Many students who are looking for a job will be confused before taking the first step towards the campus threshold. What career is suitable for me?
When you rely on the results of occupational tests and personality tests to choose an industry, you need to be careful not to limit your possibilities by placing too much faith in the test results.
On the surface, it may seem easy to decide what we like, but the reality is that deciding what we like can be difficult, in part because we don't know what email list most of our jobs actually do. Many jobs now exist that didn't exist 10 years ago. In a world like this, a one-size-fits-all plan is not a good idea.
Don't give up on your dreams, as the speakers emphasize at each graduation ceremony. But that's not a good way of saying it, because it's actually implying that you must do what you planned a long time ago. In the computer world, there is a special word for this situation: premature optimization.
Herminia Ibarra, professor of r at the London Business School, has studied how young consultants and bankers get promoted in "promotion or leave" companies.

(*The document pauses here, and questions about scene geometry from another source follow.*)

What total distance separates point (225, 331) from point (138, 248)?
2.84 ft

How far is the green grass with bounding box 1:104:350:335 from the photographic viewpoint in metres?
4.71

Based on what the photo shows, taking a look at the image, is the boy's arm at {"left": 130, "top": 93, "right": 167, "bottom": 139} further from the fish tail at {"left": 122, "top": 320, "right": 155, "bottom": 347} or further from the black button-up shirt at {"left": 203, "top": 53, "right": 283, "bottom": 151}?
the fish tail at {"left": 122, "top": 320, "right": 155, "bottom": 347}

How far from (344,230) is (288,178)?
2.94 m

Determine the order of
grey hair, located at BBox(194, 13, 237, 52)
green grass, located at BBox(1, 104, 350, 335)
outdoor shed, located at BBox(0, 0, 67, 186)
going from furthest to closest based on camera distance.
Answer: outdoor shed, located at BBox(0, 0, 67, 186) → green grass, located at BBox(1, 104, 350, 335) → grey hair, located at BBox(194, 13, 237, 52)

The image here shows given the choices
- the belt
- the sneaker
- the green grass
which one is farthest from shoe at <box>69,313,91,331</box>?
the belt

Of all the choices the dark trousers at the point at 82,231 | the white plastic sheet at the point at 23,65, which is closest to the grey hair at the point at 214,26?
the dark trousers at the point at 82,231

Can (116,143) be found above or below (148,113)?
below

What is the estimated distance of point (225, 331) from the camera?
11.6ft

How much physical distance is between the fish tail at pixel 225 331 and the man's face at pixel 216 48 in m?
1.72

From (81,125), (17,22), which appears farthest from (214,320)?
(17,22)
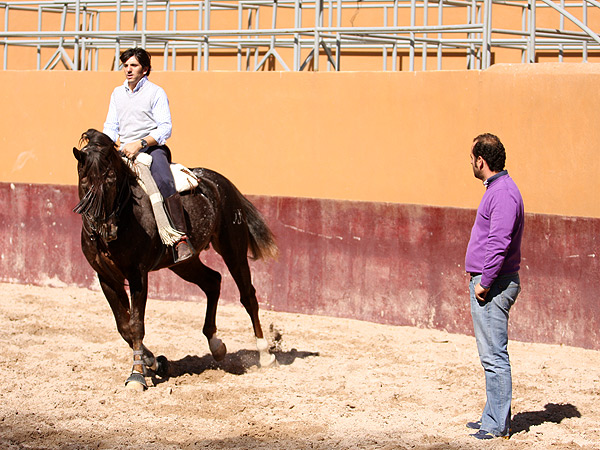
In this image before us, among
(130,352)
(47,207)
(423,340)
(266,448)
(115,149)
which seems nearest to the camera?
(266,448)

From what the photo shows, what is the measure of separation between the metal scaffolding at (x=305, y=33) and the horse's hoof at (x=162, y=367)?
160 inches

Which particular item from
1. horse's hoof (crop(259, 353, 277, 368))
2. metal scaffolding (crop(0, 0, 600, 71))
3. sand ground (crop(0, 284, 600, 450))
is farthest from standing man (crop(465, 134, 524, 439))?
metal scaffolding (crop(0, 0, 600, 71))

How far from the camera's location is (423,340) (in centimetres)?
768

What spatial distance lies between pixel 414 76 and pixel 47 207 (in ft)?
15.7

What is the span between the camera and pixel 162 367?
629cm

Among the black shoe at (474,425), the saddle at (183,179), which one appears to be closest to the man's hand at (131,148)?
the saddle at (183,179)

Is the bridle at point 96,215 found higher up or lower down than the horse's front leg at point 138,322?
higher up

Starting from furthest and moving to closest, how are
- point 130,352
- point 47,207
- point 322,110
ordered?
point 47,207, point 322,110, point 130,352

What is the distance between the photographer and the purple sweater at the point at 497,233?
15.3 feet

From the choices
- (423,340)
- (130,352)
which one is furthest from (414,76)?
(130,352)

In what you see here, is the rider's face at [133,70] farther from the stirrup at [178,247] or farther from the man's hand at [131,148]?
the stirrup at [178,247]

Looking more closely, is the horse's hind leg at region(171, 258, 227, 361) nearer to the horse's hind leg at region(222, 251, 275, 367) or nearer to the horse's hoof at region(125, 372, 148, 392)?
the horse's hind leg at region(222, 251, 275, 367)

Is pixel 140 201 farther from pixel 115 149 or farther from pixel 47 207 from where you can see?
pixel 47 207

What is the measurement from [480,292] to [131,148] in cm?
291
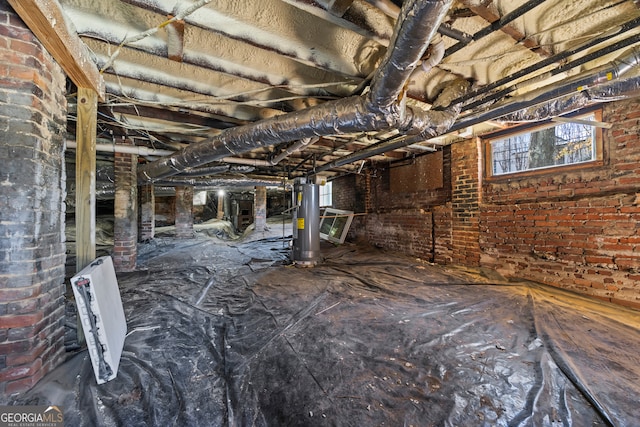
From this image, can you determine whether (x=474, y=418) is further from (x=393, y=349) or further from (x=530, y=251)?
(x=530, y=251)

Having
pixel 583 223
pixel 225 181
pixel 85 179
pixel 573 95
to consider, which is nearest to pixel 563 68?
pixel 573 95

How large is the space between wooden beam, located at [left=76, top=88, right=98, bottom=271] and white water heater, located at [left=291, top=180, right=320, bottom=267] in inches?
112

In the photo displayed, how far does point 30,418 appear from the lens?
1.12m

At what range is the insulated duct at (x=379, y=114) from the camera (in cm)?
101

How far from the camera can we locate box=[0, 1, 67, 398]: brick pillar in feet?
3.97

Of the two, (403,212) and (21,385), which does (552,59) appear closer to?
(403,212)

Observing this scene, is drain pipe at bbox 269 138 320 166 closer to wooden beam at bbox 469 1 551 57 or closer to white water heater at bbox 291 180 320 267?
white water heater at bbox 291 180 320 267

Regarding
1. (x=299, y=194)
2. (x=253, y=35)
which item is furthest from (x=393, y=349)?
(x=299, y=194)

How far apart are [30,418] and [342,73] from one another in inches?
99.5

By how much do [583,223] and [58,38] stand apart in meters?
4.46

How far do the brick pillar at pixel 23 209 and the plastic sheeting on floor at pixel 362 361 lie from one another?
203 mm

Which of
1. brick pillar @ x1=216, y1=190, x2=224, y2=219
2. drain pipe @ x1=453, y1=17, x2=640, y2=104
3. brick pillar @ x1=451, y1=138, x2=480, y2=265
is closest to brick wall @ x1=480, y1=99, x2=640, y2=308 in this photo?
brick pillar @ x1=451, y1=138, x2=480, y2=265

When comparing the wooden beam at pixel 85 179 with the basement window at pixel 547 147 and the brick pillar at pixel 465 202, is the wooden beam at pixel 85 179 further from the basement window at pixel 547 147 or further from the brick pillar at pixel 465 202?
the brick pillar at pixel 465 202

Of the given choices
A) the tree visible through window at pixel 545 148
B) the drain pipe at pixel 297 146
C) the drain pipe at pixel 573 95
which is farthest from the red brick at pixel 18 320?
the tree visible through window at pixel 545 148
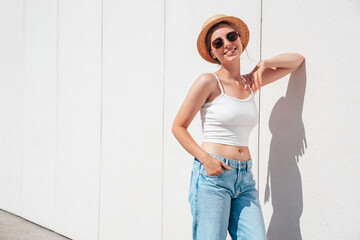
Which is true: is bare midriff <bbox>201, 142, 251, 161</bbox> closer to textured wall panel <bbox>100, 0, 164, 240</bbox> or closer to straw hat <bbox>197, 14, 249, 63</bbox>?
straw hat <bbox>197, 14, 249, 63</bbox>

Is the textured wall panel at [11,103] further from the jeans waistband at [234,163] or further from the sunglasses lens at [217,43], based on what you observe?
the jeans waistband at [234,163]

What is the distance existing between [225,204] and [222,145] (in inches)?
14.1

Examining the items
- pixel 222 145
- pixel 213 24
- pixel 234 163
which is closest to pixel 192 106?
pixel 222 145

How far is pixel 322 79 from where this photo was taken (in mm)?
2471

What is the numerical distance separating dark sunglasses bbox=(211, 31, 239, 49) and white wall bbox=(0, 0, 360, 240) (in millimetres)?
575

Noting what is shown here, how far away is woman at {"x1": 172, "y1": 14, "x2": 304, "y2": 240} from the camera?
7.06 feet

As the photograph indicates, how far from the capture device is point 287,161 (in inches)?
106

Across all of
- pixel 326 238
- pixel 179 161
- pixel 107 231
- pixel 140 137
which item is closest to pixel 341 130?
pixel 326 238

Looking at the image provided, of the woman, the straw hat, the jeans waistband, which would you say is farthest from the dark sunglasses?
the jeans waistband

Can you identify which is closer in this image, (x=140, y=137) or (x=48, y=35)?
(x=140, y=137)

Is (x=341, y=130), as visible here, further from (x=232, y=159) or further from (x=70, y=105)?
(x=70, y=105)

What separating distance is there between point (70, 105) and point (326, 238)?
3.57 m

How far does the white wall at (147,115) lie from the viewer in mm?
2445

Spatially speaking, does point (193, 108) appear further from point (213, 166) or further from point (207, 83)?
point (213, 166)
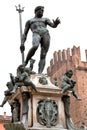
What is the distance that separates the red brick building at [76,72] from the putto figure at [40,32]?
41969mm

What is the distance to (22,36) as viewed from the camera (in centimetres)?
1007

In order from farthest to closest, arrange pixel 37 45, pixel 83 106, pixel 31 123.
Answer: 1. pixel 83 106
2. pixel 37 45
3. pixel 31 123

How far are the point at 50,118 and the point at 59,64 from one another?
50.1 metres

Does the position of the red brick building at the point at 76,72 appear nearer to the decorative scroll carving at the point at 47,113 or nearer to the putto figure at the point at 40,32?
the putto figure at the point at 40,32

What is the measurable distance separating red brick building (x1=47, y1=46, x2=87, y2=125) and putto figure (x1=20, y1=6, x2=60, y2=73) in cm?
Answer: 4197

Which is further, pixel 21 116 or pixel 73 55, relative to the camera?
pixel 73 55

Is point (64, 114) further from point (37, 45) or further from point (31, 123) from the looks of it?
point (37, 45)

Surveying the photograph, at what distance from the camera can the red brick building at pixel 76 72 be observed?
52719 mm

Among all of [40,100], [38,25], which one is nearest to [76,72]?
[38,25]

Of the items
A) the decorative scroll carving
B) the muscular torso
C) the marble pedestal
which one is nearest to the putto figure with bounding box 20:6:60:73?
the muscular torso

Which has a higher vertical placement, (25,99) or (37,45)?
(37,45)

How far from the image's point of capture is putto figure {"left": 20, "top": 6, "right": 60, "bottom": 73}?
962cm

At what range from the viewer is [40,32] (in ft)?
31.7

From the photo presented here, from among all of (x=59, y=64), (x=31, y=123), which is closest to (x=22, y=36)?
(x=31, y=123)
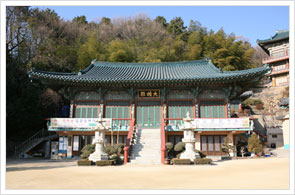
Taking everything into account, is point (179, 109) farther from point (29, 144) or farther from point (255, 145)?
point (29, 144)

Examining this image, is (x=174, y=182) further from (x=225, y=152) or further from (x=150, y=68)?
(x=150, y=68)

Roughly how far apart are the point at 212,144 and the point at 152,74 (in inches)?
343

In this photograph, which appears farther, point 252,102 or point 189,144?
point 252,102

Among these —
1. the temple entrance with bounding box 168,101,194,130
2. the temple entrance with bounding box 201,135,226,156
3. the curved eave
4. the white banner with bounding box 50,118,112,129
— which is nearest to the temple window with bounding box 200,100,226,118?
the temple entrance with bounding box 168,101,194,130

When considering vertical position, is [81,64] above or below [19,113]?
above

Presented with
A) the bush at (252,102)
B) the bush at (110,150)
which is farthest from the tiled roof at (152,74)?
the bush at (252,102)

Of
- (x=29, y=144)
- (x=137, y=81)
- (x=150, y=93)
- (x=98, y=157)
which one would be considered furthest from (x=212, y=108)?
(x=29, y=144)

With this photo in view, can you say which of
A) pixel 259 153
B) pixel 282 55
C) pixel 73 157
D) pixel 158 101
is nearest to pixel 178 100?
pixel 158 101

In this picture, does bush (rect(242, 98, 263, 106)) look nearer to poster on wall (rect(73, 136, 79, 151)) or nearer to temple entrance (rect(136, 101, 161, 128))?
temple entrance (rect(136, 101, 161, 128))

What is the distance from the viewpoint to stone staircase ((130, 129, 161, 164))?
15094 millimetres

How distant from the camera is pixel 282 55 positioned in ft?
147

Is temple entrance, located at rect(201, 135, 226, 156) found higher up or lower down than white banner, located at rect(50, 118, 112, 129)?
lower down

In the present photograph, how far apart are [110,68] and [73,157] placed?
10.0 metres

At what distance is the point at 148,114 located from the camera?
867 inches
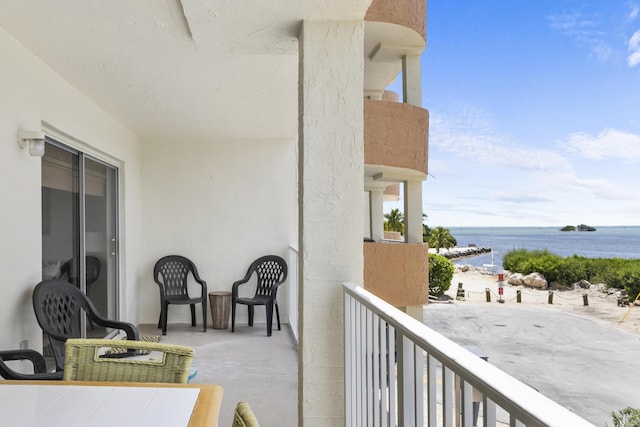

Ibera summed up the way a person can maximize their personal career fit in a lifetime: try a variety of different activities, social groups, environments, jobs and industries, and then review and adjust their self-described descriptions. Then repeat.
It sounds perfunctory, but think about the overwhelming marketing tactics that rely solely on introspection to ensure customers find the best match, and Ibera’s approach is the exact opposite of those marketing tactics. The lucrative career and personality tests, and the related consulting industry, survive on this marketing concept.
Ibera said that all counseling advice like "self-power discovery" leads people to categorize themselves or others without taking into account the extent to which we have grown, evolved, succeeded and discovered new things. "All those so-called strengths identifications, it's like giving people a license to sort ourselves out of other people without taking into account how much we've grown, improved, how much we've developed, and what we've found A lot of new stuff, but people need to know the answers, so this mental framework sells. So instead of this kind of testing and consulting, say to people, ok, let's do a few experiments and see what happens. Obviously Much harder."